COMPLETE THE FOLLOWING
a) Say whether each statement agrees with the wine blog post, answering yes or no and quoting the deciding words: (i) the morning swim lasted 30 minutes; (ii) the wine was bottled in 2012; (iii) the writer suggests serving the wine with chili.
b) Please rewrite part of the wine blog post, starting at the words "Friday, September 14, 2012" and ending after "was doing that.", with "shore" in place of "beach".
c) Carry on the wine blog post from the point where it stops.

* Begin EXTRACT PROVIDED *

Friday, September 14, 2012

What it really tastes like

Lots of things today. Here's a photo from one of our vacations in Nova Scotia, taken on Hirtle's beach. I loved it, and you'll see a bunch of photos from there show up on my cover page from time to time. You see a bit of the spray coming of the waves. I watched that for hours one day. There are few things as restful as a beach.


Swam this morning, 30 minutes and water ran another 15 or so. That helped the muscles from yesterday's run. It was an odd swim, though. I was swimming with my arm muscles, which I haven't done for a while, so it was kind of slow and really tiring. I'm not sure why I was doing that.

In response to reader requests, here's the bottle of wine for tonight. The label is a nice copper foil that I thought went well with the lily in the background. It was bottled July 16, 2011. I poured, swirled, and sniffed. And sniffed and sniffed. It smells like wine. I conclude that I don't have a good sniffer. It's a nice clear light ruby red.

Taste. It's a lighter wine that rolls over your tongue with a gentle and slightly sharp fruity taste. No one particular fruit taste beyond grapes and blackberries. It makes my mouth tingle just a bit. Where some wines come in with a full blown assault on your tastebuds and hang around to see what else you're going to eat or drink, this is milder and better behaved. You taste and swallow, then get some echoes that fade away. Then you want more. I find it goes well with almost anything, though it doesn't quite have the fruity or tannic punch to go with really spicy foods. You could easily have this with fish if you wanted, or a nice lamb roast with traditional veggies, but probably not with chili or a pepper steak, or jerk chicken.

By comparison, here's what the teaser ad for the wine says.

The Region:  Puglia forms a long narrow peninsula, making up the heel of the boot of Italy.  Dry and warm, it basks in the Mediterranean sun, and has a long, rich history of grape growing.  The Appenine mountains give an excellent range of elevations and soil types, and this region produces more wine than any other in Italy, specializing in intensely ripe grapes from its hillsides.

* End EXTRACT PROVIDED *
* Begin DATASET EXCERPTS *

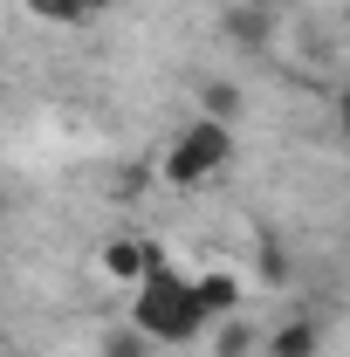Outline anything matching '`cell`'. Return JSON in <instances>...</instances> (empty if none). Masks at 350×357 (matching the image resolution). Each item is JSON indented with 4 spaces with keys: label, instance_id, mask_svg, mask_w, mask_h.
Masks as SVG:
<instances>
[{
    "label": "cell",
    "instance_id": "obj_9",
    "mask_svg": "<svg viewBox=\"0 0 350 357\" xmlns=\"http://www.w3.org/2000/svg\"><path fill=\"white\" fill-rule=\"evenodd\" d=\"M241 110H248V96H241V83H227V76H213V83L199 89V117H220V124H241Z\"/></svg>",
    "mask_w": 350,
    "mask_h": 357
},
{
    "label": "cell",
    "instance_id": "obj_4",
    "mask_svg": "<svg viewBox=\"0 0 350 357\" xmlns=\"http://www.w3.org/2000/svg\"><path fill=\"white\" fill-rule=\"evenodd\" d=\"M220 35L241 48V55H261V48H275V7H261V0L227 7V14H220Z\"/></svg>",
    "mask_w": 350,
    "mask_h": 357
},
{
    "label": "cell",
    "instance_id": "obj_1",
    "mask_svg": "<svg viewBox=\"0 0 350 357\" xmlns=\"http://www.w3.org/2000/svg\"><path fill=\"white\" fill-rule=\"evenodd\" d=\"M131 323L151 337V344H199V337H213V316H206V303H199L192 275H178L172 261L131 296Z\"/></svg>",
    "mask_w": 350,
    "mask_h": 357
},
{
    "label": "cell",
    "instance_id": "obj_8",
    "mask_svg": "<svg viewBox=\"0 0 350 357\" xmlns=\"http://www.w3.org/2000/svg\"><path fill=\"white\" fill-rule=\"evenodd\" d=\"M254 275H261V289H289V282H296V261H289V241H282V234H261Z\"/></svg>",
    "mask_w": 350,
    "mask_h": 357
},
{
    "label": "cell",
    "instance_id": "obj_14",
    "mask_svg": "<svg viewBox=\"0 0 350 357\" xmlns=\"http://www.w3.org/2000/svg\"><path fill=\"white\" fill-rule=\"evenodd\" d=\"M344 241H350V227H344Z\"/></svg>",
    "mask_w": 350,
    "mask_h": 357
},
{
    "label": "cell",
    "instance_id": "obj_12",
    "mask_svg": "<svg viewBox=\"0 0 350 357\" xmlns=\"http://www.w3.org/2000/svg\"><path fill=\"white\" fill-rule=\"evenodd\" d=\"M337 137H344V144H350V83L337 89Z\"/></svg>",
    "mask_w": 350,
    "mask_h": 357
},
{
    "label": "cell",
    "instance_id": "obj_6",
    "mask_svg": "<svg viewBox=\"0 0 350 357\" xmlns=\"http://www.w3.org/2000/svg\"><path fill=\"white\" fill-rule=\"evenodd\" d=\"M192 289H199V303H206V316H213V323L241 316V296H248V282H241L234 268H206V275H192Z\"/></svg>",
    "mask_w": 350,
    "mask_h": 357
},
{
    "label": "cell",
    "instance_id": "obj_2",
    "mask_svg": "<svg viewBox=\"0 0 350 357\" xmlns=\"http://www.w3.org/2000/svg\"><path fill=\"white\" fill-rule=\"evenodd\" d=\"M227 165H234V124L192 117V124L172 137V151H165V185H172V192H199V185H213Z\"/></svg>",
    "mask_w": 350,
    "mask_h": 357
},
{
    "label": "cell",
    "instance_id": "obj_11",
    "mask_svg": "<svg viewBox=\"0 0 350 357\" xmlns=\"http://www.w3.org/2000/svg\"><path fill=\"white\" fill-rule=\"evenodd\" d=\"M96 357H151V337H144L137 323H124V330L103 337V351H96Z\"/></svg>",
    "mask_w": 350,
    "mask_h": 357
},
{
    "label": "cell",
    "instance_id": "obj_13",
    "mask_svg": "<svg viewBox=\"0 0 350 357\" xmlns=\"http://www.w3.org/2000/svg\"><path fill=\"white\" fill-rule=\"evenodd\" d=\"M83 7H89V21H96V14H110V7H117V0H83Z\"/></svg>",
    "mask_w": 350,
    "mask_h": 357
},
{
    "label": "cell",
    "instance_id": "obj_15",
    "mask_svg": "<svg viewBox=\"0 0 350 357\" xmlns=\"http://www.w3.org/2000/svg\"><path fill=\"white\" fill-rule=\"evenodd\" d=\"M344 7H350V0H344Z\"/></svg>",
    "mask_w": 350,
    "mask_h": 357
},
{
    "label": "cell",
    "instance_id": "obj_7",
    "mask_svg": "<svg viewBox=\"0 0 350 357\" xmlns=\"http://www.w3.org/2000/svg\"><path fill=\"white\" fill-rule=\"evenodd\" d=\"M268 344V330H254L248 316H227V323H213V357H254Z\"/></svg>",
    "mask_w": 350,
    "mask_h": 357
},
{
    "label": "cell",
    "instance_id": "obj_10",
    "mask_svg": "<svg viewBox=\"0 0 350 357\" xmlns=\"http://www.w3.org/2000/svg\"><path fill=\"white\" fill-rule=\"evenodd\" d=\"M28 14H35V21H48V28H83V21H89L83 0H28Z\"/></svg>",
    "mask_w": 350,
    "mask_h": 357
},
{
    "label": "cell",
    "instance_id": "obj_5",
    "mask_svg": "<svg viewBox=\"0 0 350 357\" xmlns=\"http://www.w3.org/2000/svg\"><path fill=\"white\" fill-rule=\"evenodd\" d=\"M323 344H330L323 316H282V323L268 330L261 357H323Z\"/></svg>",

* End DATASET EXCERPTS *

OUTPUTS BY TASK
a)
(i) Yes: "Swam this morning, 30 minutes"
(ii) No: "It was bottled July 16, 2011."
(iii) No: "but probably not with chili or a pepper steak, or jerk chicken."

b)
Friday, September 14, 2012

What it really tastes like

Lots of things today. Here's a photo from one of our vacations in Nova Scotia, taken on Hirtle's shore. I loved it, and you'll see a bunch of photos from there show up on my cover page from time to time. You see a bit of the spray coming of the waves. I watched that for hours one day. There are few things as restful as a shore.


Swam this morning, 30 minutes and water ran another 15 or so. That helped the muscles from yesterday's run. It was an odd swim, though. I was swimming with my arm muscles, which I haven't done for a while, so it was kind of slow and really tiring. I'm not sure why I was doing that.

c)
The Wine:  Italian Primitivo is deeply colored, rich and concentrated, exuding aromas of blackberry, plums, tobacco, prunes and red cherries, with the Italian signature of firm tannins and a long, gripping finish with notes of vanilla and toast.  While deep and intense like most Italian reds, it retains acidity to balance fruit character and marry well with food.
The Food:  Primitivo shines in the company of assertively flavored foods like lamb, pork, grilled beef, ribs, roasted red meats, wild game, spicy cheeses, and pizza.  Its firm backbone of acids and tannins makes it work well with rich and spicy foods like Italian sausages or lasagna.
Ageing:  Medium-bodied but with good grip and intensity, this wine will begin to open up after six months, the richer flavors will show at twelve months.

Last word. One of the tests of wine is how it tastes by itself. No cheese or crackers, no mouth cleansing with gelato, no little nibble snacks. Just drinking the wine. And chatting or reading, or whatever. How does it taste after a glass of it? Still tasting good? Some wines you get tired of after a glass because there's just so much stuff happening. This Primitivo isn't so dramatic. It's balanced so that you taste it everywhere in your mouth. Even after two glasses. And a bit of a third, just to try to answer the question of what it tastes like. Which is proving harder to describe than I thought it would.

One of my blog buddies asked about people wearing their race medallions. I don't, but they are hanging near the computer where I can see them. Right now, even.


4 comments:

  1. I dare you to put one of those medals on. Go on, do it next time you write a blog post. The Ironman one. ;)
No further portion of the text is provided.